▸ How to complete this task
Work through the entries that follow and state how many lines contain the word "over". Only the number is wanted.

▸ Dataset entries
--- START ---
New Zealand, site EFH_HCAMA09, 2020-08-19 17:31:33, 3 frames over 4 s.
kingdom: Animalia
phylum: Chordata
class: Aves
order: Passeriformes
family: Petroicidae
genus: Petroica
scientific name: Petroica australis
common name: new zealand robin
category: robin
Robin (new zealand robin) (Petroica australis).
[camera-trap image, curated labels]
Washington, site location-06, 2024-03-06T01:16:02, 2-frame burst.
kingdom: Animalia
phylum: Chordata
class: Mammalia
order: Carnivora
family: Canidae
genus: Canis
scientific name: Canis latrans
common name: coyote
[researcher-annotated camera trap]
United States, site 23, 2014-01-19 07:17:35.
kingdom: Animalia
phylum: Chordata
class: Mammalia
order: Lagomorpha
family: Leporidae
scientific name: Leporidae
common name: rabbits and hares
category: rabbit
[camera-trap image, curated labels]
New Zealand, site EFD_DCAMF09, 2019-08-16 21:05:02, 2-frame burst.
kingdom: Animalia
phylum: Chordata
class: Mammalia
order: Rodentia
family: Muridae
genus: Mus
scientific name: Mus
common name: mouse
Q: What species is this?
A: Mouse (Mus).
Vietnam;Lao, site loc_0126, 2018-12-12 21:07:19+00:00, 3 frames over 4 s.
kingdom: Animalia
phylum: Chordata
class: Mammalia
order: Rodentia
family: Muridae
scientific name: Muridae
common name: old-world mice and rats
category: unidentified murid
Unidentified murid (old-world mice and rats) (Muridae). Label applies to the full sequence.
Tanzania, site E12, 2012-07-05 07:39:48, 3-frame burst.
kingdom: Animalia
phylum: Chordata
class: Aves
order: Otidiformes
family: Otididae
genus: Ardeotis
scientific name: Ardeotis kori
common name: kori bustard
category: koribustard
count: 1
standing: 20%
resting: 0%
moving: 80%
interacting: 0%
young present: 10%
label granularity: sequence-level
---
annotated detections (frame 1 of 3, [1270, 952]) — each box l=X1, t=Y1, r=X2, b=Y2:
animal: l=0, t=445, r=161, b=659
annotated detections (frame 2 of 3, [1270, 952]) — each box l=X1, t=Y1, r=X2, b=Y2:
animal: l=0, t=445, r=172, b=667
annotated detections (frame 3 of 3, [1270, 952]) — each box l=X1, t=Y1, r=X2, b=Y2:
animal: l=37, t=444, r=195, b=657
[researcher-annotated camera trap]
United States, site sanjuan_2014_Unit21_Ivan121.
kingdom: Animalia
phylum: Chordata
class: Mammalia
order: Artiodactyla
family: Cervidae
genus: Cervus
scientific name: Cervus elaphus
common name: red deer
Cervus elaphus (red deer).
--- END ---
▸ Reply
2